4. Areas of Combinations of Plane Figures:

• This section involves problems where areas of regions formed by combining circles with other shapes (squares, rectangles, triangles, other circles) need to be calculated.
• Strategy:
  1. Identify the Shapes: Break down the complex figure into basic geometric shapes (circles, sectors, segments, triangles, squares, rectangles, etc.).
  2. Identify the Required Region: Clearly understand which area needs to be calculated (e.g., shaded region, unshaded region, area of a track).
  3. Formulate a Plan: Determine whether you need to add or subtract the areas of the identified basic shapes to get the required area.
  4. Apply Formulas: Use the correct formulas for each shape.
  5. Calculate: Perform the calculations carefully, paying attention to units and the value of π.
• Common Examples:
  • Area of rings (region between concentric circles): Area = π(R² - r²), where R is the outer radius and r is the inner radius.
  • Area of shaded regions formed by intersecting circles or circles inscribed/circumscribed in polygons.
  • Area of flower beds, tracks, logos, etc.

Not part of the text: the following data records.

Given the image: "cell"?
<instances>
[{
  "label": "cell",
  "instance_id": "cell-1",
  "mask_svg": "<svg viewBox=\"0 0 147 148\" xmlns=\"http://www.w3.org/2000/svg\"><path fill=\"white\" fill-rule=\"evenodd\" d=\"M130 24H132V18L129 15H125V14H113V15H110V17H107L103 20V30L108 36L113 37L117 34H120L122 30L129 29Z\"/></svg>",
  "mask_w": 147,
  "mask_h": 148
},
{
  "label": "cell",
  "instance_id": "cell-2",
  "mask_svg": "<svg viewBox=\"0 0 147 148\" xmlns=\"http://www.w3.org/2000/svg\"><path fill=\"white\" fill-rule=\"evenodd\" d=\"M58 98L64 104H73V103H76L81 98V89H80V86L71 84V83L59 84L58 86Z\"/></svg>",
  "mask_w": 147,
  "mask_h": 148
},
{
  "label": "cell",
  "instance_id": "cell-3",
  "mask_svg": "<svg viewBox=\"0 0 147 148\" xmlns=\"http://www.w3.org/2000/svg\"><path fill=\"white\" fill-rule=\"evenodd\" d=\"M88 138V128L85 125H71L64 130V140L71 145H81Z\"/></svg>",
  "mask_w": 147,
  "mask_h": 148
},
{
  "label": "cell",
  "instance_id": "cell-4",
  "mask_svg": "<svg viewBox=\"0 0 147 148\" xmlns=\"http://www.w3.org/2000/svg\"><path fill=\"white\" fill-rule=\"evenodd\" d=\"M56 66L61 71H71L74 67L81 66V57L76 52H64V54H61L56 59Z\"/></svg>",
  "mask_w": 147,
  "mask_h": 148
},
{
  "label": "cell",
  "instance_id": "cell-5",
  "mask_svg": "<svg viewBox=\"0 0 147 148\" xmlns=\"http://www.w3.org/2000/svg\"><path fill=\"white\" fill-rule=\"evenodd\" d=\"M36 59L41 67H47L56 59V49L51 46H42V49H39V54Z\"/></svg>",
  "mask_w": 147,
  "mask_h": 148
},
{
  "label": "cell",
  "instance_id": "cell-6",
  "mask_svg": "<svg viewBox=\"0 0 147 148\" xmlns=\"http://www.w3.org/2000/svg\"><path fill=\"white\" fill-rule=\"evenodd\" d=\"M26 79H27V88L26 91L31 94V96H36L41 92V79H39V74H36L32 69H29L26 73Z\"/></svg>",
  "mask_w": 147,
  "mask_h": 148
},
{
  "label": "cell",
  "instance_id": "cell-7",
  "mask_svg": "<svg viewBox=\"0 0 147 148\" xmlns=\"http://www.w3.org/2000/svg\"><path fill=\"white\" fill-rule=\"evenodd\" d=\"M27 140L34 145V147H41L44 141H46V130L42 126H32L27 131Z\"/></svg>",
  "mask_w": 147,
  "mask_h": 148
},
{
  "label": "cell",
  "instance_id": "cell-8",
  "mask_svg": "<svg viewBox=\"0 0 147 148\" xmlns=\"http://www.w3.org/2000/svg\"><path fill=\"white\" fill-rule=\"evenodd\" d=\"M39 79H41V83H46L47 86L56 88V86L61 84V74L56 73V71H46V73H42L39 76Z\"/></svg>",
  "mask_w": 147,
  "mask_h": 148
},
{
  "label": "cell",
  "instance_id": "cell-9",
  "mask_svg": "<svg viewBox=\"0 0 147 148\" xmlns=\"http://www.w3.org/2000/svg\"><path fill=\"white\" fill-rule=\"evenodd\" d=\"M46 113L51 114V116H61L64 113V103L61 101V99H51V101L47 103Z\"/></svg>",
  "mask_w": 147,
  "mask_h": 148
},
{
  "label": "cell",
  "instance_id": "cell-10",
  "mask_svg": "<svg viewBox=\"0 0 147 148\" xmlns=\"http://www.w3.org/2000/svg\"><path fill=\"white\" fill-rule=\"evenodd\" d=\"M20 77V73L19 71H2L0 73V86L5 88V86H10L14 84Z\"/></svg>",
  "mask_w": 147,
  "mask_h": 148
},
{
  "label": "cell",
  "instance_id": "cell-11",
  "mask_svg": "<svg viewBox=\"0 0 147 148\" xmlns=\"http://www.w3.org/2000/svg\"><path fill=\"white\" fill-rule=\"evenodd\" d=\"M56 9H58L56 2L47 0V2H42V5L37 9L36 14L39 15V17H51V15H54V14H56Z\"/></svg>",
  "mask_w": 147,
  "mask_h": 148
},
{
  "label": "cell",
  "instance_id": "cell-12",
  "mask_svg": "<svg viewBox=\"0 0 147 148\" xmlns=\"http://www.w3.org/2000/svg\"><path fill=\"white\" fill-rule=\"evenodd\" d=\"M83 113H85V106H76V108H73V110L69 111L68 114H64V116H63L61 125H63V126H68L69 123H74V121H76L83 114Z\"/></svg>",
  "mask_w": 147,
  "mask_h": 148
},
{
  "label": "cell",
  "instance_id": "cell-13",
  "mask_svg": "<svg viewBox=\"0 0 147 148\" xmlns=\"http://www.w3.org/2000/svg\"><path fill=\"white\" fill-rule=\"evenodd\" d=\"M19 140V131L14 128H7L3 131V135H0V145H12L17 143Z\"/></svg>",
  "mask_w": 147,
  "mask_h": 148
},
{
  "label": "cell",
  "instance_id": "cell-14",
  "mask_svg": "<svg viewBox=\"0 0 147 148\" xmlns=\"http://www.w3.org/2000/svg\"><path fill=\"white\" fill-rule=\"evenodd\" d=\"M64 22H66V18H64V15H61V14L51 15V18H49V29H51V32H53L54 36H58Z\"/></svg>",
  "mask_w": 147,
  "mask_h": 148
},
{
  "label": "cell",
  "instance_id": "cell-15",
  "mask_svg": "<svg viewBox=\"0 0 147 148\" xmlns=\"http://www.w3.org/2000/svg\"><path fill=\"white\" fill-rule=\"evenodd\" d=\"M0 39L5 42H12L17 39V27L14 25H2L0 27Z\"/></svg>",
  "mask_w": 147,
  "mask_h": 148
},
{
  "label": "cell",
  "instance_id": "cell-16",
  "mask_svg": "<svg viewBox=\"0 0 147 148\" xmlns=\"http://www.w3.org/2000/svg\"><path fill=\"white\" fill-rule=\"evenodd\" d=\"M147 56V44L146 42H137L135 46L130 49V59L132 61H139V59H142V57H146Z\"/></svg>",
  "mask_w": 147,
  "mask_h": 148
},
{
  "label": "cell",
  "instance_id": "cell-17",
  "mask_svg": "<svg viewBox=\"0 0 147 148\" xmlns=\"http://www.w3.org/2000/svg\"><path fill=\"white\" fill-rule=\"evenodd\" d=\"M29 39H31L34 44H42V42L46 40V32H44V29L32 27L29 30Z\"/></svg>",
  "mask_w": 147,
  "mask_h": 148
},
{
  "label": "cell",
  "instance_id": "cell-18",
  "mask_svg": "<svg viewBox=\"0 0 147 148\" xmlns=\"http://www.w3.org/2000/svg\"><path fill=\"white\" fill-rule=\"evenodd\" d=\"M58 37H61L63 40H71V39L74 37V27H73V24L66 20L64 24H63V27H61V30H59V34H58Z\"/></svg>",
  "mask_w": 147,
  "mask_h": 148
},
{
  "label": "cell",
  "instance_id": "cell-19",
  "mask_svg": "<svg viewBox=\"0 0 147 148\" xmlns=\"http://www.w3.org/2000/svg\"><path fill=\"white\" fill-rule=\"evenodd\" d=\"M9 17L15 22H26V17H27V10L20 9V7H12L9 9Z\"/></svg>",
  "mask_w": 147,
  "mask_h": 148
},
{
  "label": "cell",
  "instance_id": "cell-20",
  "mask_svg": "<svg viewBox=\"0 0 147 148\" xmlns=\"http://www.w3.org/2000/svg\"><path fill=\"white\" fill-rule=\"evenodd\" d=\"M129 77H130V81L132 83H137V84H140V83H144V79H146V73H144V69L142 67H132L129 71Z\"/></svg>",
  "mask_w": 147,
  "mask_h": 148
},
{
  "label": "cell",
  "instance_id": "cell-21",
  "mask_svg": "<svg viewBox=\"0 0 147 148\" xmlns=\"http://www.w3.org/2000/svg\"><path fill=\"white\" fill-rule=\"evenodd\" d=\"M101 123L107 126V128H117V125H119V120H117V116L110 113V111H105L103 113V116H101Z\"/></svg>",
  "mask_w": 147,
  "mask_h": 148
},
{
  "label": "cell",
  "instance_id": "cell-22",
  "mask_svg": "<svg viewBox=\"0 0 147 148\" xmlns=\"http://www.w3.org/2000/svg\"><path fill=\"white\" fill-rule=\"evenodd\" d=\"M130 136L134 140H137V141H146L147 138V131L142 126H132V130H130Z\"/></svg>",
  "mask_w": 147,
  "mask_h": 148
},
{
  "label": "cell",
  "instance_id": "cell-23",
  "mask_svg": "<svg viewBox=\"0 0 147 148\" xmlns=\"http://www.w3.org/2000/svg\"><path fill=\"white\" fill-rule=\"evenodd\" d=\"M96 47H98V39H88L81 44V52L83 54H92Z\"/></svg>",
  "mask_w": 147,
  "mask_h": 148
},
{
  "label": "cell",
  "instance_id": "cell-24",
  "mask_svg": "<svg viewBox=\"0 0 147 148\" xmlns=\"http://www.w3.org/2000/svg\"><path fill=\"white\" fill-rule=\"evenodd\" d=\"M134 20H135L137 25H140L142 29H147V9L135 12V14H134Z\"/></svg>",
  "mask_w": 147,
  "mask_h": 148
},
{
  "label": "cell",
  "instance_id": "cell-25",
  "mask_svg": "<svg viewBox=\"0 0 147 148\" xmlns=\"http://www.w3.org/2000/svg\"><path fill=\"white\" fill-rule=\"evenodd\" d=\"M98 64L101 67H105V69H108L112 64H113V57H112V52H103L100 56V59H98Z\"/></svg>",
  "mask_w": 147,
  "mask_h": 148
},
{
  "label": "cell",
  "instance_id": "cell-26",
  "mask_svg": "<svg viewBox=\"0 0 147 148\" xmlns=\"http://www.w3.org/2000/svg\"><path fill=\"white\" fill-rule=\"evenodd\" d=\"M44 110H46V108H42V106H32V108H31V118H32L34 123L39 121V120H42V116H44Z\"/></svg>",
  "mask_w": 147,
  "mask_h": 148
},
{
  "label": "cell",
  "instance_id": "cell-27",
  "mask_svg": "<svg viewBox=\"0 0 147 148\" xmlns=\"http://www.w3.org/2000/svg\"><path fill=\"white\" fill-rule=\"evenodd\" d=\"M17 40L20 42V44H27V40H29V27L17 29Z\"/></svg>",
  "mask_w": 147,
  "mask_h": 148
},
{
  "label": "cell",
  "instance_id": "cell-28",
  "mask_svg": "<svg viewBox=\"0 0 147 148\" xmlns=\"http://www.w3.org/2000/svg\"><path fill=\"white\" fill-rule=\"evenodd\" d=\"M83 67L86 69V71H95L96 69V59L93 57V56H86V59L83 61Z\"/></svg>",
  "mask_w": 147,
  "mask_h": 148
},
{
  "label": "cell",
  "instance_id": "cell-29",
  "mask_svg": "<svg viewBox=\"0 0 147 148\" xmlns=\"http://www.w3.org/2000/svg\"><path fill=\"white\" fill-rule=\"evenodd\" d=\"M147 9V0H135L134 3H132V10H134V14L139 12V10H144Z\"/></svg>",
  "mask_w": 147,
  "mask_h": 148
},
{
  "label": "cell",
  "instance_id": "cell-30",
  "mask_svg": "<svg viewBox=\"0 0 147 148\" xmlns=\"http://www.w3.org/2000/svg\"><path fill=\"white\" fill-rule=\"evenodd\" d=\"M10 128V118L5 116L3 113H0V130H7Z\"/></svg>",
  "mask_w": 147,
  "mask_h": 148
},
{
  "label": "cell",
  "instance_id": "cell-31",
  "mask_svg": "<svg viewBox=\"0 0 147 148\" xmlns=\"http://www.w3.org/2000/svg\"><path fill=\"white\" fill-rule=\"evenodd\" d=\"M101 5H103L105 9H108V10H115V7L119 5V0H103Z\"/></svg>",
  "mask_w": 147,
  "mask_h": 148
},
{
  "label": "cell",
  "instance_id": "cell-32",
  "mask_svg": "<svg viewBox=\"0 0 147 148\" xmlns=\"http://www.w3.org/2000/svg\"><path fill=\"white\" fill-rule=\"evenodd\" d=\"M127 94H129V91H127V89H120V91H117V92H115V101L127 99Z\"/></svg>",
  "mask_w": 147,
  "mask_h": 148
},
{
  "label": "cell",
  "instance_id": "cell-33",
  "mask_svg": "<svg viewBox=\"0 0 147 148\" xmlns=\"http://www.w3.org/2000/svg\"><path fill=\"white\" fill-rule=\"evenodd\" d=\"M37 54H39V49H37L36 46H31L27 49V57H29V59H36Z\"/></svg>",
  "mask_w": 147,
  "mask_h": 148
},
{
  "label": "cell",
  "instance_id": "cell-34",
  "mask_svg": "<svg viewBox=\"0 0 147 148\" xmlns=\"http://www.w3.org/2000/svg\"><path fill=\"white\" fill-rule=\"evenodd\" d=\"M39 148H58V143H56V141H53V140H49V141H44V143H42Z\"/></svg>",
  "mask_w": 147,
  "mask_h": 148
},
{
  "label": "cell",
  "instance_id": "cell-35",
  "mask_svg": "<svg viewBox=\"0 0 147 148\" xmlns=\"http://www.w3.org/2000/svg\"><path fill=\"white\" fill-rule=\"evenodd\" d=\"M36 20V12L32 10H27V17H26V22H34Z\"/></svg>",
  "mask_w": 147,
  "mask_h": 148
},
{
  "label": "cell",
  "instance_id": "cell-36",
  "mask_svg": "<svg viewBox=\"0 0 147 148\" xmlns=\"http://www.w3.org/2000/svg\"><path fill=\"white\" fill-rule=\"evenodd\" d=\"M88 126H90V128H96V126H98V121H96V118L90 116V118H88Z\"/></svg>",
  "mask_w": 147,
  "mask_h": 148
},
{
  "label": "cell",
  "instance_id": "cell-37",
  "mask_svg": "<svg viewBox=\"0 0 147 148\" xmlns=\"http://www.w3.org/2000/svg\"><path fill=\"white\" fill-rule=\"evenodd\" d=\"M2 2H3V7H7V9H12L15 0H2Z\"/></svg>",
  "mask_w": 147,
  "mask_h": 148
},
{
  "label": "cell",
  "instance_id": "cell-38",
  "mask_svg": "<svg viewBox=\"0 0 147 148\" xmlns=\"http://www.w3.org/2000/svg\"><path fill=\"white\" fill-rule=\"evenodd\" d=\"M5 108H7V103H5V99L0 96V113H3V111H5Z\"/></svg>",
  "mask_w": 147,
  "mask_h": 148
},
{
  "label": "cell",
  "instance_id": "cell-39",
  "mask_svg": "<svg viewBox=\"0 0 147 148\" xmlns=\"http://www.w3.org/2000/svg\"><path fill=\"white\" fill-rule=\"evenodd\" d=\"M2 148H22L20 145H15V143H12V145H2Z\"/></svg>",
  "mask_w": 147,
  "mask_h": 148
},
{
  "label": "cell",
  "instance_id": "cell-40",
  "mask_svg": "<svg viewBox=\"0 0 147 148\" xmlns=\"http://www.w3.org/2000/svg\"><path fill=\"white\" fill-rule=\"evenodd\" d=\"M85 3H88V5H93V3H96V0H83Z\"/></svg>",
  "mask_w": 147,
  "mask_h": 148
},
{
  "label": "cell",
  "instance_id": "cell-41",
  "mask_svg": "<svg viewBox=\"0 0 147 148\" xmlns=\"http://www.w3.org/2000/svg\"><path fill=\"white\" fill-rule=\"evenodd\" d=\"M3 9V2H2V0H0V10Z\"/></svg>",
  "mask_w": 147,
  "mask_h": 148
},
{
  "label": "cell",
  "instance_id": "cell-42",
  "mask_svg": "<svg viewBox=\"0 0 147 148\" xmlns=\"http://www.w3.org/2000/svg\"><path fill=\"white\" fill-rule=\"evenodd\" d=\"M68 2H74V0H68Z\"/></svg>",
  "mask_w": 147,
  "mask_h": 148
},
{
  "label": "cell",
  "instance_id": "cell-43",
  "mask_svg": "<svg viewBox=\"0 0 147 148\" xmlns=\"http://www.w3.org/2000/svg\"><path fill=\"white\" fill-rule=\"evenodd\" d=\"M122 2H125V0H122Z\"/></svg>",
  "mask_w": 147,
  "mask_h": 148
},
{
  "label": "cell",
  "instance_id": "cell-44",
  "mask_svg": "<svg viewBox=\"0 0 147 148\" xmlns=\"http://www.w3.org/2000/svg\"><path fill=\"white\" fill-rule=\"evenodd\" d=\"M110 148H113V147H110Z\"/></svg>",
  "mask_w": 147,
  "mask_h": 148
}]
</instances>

Key Points for Exam Preparation:

• Memorize Formulas: Be thorough with all the formulas for circumference, area, arc length, sector area, and segment area.
• Understand Concepts: Don't just memorize; understand the difference between sector and segment, minor and major arcs/sectors/segments.
• Visualize: Draw diagrams whenever possible to visualize the problem and the region whose area needs to be calculated.
• Units: Always mention the correct units (cm, m for length; cm², m² for area). Ensure consistency throughout the calculation.
• Accuracy: Be careful with calculations, especially involving π and square roots.
• Practice: Solve a variety of problems from the NCERT textbook and Exemplar, focusing on combination figures.

Multiple Choice Questions (MCQs)

Here are 10 MCQs based on Chapter 11 concepts for your practice:

1. If the area of a circle is 154 cm², then its circumference is:
   (a) 11 cm
   (b) 22 cm
   (c) 44 cm
   (d) 55 cm

2. The area of a sector of a circle with radius 6 cm if the angle of the sector is 60° is: (Use π = 22/7)
   (a) 132/7 cm²
   (b) 142/7 cm²
   (c) 152/7 cm²
   (d) 162/7 cm²

3. The length of the arc of a sector of angle θ (in degrees) of a circle with radius R is:
   (a) (θ / 180°) × πR
   (b) (θ / 360°) × 2πR
   (c) (θ / 180°) × 2πR
   (d) (θ / 360°) × πR²

4. The area of a quadrant of a circle whose circumference is 22 cm is: (Use π = 22/7)
   (a) 77/8 cm²
   (b) 77/4 cm²
   (c) 77/2 cm²
   (d) 77 cm²

5. A chord of a circle of radius 10 cm subtends a right angle at the centre. The area of the minor segment (approx.) is: (Use π = 3.14)
   (a) 28.5 cm²
   (b) 30.5 cm²
   (c) 32.5 cm²
   (d) 34.5 cm²

6. The area of the largest triangle that can be inscribed in a semi-circle of radius r units is:
   (a) r² sq. units
   (b) (1/2)r² sq. units
   (c) 2r² sq. units
   (d) √2 r² sq. units

7. If the perimeter of a circle is equal to that of a square, then the ratio of their areas is: (Use π = 22/7)
   (a) 22:7
   (b) 14:11
   (c) 7:22
   (d) 11:14

8. The area of the ring between two concentric circles whose circumferences are 88 cm and 132 cm is: (Use π = 22/7)
   (a) 770 cm²
   (b) 660 cm²
   (c) 550 cm²
   (d) 440 cm²

9. The area of a sector is 1/12th the area of the circle. Find the angle of the sector.
   (a) 30°
   (b) 45°
   (c) 60°
   (d) 90°

10. In a circle of radius 21 cm, an arc subtends an angle of 60° at the centre. The length of the arc is: (Use π = 22/7)
    (a) 11 cm
    (b) 22 cm
    (c) 33 cm
    (d) 44 cm

Answers to MCQs:

1. (c) 44 cm
2. (a) 132/7 cm²
3. (b) (θ / 360°) × 2πR
4. (a) 77/8 cm²
5. (a) 28.5 cm²
6. (a) r² sq. units
7. (b) 14:11
8. (a) 770 cm²
9. (a) 30°
10. (b) 22 cm

Study these notes thoroughly and practice the problems. Understanding the application of formulas in different scenarios is key. Good luck with your preparation!